Father Captain Samuel Murdoch
William's father, Captain Samuel Murdoch was born on April 4, 1843 at Kippford (near Dalbeattie). He was reportedly a personal friend of Joseph Conrad, a Polish novelist who after settling in England became regarded as one of the great English novelists. (1.)
According to Samuel Murdoch Crosbie who wrote The Story of The Scaur; And the Water of Urr Shipping in 1923, Samuel Murdoch was the oldest of Captain James Murdoch's three sons, "all of whom became commanders of ocean going ships after being trained in vessels belonging to the Water of Urr engaged in the coasting trade."
"[Samuel] served his apprenticeship with his father in the Freedom, but afterwards became commander of large ships like the well-known clipper Knight Companion, trading chiefly between Liverpool and San Francisco, in both of which ports his memory is still revered. He was perhaps one of the best known, most successful, and most highly respected master mariners hailing from the Water of Urr. After retiring from the sea, he lived in Dalbeattie, but frequently visited his native village the Scaur. The loss of his son William in the Titanic was a great blow to him – one from which he never recovered. He passed away not long afterwards and was buried in Dalbeattie Cemetery." (source)
In 1864, Samuel Murdoch married Jane "Jeannie" Muirhead McMaster (1839-1914) at St Michael's Church in Liverpool, on the 14th of December. They had seven children Mary (1865-1869), James (1867-1906), Mary Agnes (1870-1916) William (1873-1912), Jeannie/Jane (1877-1921) Samuel (1880-1950) and Margaret (1882-1973).

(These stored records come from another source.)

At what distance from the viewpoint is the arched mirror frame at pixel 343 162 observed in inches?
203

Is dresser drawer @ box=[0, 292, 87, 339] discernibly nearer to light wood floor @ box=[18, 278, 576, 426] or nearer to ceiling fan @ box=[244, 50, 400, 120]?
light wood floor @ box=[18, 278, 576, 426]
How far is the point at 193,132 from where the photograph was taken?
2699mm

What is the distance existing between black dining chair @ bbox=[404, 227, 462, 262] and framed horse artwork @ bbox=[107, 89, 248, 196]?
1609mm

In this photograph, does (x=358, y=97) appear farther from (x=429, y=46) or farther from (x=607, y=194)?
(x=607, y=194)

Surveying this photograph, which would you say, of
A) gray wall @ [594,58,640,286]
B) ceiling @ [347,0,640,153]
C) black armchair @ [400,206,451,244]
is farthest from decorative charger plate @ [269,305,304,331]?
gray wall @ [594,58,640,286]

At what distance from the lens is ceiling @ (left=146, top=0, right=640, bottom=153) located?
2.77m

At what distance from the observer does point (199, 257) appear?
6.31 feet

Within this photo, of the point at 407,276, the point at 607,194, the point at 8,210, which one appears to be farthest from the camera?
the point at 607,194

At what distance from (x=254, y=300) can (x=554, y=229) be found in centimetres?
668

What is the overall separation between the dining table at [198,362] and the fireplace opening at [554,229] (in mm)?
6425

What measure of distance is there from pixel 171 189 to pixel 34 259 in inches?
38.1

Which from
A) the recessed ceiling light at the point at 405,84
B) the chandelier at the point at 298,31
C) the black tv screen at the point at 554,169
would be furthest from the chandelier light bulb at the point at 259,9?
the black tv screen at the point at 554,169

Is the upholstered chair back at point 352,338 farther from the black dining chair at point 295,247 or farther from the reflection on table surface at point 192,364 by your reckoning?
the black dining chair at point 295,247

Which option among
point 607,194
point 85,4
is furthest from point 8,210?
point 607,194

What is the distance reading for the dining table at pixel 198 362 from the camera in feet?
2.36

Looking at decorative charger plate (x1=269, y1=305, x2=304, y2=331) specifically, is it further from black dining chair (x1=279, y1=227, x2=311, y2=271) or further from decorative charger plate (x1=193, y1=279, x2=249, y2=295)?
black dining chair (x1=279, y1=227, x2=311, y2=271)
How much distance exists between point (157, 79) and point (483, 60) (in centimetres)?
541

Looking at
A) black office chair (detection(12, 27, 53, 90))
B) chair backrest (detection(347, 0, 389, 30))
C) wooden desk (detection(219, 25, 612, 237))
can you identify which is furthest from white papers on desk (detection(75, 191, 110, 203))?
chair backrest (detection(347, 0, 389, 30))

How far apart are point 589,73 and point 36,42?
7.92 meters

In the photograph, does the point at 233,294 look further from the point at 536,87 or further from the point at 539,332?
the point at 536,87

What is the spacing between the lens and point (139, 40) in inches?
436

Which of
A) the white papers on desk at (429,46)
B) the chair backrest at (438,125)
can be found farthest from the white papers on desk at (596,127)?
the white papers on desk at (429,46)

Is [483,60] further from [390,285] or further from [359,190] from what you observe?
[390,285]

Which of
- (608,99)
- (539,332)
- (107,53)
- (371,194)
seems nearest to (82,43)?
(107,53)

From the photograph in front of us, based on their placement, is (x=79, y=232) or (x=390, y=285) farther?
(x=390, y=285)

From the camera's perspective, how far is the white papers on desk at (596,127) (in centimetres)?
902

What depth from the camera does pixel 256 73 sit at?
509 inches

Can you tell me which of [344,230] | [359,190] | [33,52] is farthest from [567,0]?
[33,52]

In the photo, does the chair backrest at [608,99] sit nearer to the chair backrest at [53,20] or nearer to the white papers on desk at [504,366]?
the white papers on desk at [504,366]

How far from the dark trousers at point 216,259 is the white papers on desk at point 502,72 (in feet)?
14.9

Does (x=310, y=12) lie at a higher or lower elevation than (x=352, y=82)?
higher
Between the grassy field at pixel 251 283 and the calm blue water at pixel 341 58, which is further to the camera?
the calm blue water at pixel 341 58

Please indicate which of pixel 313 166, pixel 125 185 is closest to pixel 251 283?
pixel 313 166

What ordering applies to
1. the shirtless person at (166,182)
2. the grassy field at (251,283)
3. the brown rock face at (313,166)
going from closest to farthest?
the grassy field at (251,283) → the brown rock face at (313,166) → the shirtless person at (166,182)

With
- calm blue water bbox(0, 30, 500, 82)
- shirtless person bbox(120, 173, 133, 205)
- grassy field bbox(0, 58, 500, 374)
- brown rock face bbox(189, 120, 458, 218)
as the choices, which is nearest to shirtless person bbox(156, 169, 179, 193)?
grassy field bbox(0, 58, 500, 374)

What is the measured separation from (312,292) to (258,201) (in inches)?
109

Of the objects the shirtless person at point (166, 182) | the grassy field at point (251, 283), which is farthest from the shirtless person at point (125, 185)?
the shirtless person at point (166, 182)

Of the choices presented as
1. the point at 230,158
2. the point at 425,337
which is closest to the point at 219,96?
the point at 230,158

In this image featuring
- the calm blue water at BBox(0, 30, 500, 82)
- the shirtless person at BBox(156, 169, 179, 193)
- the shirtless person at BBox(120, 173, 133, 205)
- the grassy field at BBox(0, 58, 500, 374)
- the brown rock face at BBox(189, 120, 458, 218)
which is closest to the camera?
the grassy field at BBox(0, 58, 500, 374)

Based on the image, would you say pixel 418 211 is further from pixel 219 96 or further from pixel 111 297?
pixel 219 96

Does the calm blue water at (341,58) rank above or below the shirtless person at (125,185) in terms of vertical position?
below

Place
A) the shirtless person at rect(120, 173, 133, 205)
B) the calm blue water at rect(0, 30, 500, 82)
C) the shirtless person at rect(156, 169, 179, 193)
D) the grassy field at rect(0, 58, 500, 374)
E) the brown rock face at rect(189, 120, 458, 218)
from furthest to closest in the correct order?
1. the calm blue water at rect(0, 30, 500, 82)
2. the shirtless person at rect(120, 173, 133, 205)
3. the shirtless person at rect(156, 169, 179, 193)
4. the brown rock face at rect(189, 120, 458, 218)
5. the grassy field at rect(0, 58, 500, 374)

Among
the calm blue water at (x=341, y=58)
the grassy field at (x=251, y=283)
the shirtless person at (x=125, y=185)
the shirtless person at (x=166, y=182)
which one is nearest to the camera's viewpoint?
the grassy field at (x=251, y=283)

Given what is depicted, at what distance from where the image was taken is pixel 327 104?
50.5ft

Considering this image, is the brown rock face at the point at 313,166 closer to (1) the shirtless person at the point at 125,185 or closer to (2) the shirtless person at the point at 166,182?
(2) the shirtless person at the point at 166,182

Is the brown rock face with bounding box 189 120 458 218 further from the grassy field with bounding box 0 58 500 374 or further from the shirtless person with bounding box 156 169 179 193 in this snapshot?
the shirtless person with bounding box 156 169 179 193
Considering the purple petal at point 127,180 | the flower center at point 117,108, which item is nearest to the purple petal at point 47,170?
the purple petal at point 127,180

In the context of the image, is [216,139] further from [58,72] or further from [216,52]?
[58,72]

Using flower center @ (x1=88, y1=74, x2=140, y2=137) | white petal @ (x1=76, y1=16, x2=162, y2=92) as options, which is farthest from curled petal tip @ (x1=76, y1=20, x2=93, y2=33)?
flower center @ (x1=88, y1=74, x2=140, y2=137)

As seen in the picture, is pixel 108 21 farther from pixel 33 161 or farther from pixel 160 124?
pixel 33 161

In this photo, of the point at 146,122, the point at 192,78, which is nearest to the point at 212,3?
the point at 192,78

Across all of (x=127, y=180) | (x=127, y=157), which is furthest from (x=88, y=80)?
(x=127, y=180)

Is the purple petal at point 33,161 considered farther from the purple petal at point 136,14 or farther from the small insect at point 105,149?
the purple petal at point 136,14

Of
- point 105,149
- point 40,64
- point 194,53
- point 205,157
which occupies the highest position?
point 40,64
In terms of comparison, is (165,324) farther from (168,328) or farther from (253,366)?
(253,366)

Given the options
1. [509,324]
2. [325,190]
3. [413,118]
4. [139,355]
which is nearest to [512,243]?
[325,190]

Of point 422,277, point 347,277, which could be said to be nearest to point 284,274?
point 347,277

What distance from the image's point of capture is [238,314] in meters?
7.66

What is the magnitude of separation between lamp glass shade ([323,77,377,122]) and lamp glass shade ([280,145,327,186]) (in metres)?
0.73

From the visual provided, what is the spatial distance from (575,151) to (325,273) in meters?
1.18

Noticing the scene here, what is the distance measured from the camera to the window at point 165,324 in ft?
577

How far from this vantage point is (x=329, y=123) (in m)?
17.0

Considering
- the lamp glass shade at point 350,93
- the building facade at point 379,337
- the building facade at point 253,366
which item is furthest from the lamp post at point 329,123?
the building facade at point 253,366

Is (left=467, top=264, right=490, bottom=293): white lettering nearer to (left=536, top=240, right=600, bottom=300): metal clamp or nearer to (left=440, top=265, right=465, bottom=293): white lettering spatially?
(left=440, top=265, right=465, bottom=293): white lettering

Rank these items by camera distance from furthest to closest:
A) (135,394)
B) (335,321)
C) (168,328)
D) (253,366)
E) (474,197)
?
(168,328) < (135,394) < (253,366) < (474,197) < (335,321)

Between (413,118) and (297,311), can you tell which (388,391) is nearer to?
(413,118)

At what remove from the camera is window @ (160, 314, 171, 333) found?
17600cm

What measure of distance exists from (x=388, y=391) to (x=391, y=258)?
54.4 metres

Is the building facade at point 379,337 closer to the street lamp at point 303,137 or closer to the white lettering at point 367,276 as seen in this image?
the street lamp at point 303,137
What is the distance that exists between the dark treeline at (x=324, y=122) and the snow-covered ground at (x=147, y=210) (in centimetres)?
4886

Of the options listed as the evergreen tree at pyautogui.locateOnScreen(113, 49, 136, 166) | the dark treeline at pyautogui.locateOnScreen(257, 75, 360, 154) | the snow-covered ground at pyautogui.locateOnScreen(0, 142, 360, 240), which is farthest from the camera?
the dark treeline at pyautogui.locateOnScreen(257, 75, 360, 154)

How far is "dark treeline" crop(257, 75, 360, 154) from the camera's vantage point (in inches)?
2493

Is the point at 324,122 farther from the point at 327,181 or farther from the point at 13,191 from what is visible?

They initially lived in Oldham Street, Liverpool, the birthplace of their first two children: Mary McMaster (November 2, 1865) and James (October 27, 1867). Sometime later, likely during 1870, the family moved to Dalbeattie, Scotland and first resided at No. 3 Sunnyside , Barr Hill, in a small house where Agnes was born (November 19, 1870) and William (February 28, 1873).
Later, as Samuel's family started to grow, he built a larger cottage located in the High Street, not far from the center of Dalbeattie, named Oakland Cottage where the last three children of the Murdoch family were born: Jane (1877), Samuel Jr. (1880) and Margaret (1882).
The loss of William in the 1912 Titanic disaster was not the first bereavement Samuel Murdoch's family experienced;
they had already lost a daughter, Mary McMaster at the age of 4, and older brother James had died of epilepsy at the age of 39 in 1906. William was an officer aboard the
Oceanic at the time and after the funeral remained several months with his family before returning to the sea. William's mother, Jane "Jeanie" Muirhead passed away in 1914, while Samuel Murdoch himself died five years after the Titanic tragedy in 1917, just a year after his daughter Mary Agnes, who died in 1916.